Extrait fourni:

■ ■ ■

Les grands hommes et les tocards - France Catholique
Edit Template
Pontificat de François - numéro spécial
Edit Template

Les grands hommes et les tocards

Copier le lien

Quand vous pensez aux grands hommes de l’histoire, qui vous vient à l’esprit ? Et quels sont les attributs de la grandeur ? A l’époque du Christ, les César étaient de grands hommes. Ils avaient conquis de vastes territoires et les géraient à grands frais. Pour faire court, comme grands hommes, ils dépensaient beaucoup d’argent que leurs sujets avaient payé comme tribut – et répandaient en quantité le sang des hommes ordinaires dans des batailles.

De même, Hérode le Grand était également considéré comme « grand » parce qu’il avait construit un Temple magnifique pour les Juifs et était sans pitié dans la défense de son pouvoir. Il a assassiné les Saints Innocents dans ses années crépusculaires, prouvant une nouvelle fois que la mesure de la grandeur terrestre d’un chef d’état s’évalue par la quantité de l’argent de ses sujets qu’il dépense et par la quantité de leur sang qu’il répand.

Quand les Apôtres disputaient entre eux à qui était le plus grand, ils ne pensaient probablement pas en terme de dépense du gain des autres ou de sang répandu en abondance. Mais ils pouvaient avoir quelque peu pensé aux avantages de la grandeur. Après tout, les grands chefs d’état, avant de penser à accomplir de grandes choses, ont besoin de réfléchir à ce qu’ils vont obtenir, personnellement, de la grandeur.

Le Christ entend par hasard les arguments et profite de l’occasion pour leur enseigner la vraie grandeur : « si quelqu’un souhaite être le premier, il devra être le dernier et le serviteur de tous. » Et « quiconque reçoit en mon nom un enfant tel que celui-ci me reçoit ; et quiconque me reçoit reçoit également Celui qui m’a envoyé. »

■ ■ ■

Extrait des données:
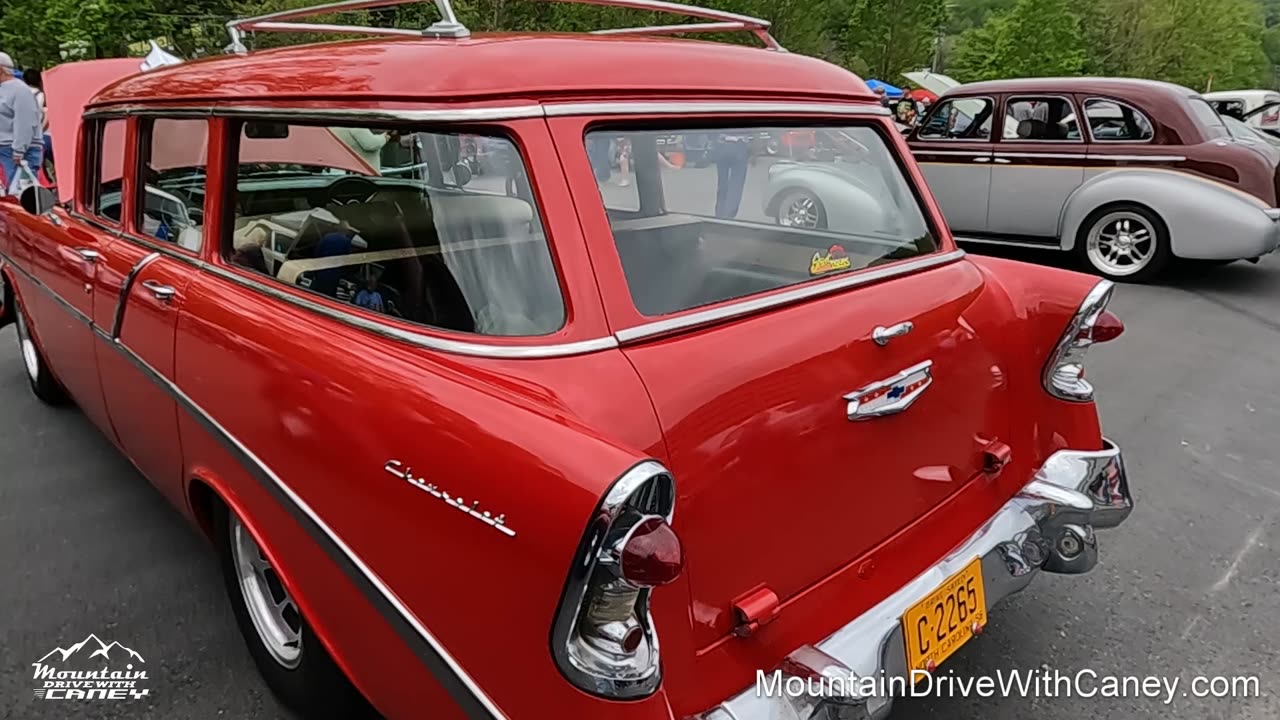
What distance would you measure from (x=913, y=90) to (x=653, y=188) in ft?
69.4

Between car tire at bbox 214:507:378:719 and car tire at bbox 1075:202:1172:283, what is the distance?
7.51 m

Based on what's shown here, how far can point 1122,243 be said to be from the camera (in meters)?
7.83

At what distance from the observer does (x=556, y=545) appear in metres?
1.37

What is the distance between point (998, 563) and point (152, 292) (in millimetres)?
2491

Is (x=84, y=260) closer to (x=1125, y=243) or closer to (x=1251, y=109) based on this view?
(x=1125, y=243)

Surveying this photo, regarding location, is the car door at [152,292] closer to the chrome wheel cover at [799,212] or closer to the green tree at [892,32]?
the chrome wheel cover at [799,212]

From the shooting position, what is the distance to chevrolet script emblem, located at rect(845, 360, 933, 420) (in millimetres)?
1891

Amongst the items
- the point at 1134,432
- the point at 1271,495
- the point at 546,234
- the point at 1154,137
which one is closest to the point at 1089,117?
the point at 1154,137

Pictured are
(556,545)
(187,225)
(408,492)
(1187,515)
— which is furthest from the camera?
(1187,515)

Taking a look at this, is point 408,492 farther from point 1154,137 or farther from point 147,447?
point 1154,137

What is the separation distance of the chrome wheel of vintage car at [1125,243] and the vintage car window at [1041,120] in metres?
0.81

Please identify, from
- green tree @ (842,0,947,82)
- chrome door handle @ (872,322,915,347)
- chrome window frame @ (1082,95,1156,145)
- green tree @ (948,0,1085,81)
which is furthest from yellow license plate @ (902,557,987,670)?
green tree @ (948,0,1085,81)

■ ■ ■

Tâches:
a) Citez l'extrait fourni en commençant à « De même, Hérode » et en terminant à « personnellement, de la grandeur. ».
b) D'après l'extrait fourni, pour quelles raisons Hérode était-il considéré comme « grand » ?
c) Dressez la liste de tout ce que l'extrait fourni attribue aux César.

Résultats par tâche:
a)
De même, Hérode le Grand était également considéré comme « grand » parce qu’il avait construit un Temple magnifique pour les Juifs et était sans pitié dans la défense de son pouvoir. Il a assassiné les Saints Innocents dans ses années crépusculaires, prouvant une nouvelle fois que la mesure de la grandeur terrestre d’un chef d’état s’évalue par la quantité de l’argent de ses sujets qu’il dépense et par la quantité de leur sang qu’il répand.

Quand les Apôtres disputaient entre eux à qui était le plus grand, ils ne pensaient probablement pas en terme de dépense du gain des autres ou de sang répandu en abondance. Mais ils pouvaient avoir quelque peu pensé aux avantages de la grandeur. Après tout, les grands chefs d’état, avant de penser à accomplir de grandes choses, ont besoin de réfléchir à ce qu’ils vont obtenir, personnellement, de la grandeur.

b) Il avait construit un Temple magnifique pour les Juifs et était sans pitié dans la défense de son pouvoir.

c)
- Ils avaient conquis de vastes territoires.
- Ils les géraient à grands frais.
- Ils dépensaient beaucoup d'argent que leurs sujets avaient payé comme tribut.
- Ils répandaient en quantité le sang des hommes ordinaires dans des batailles.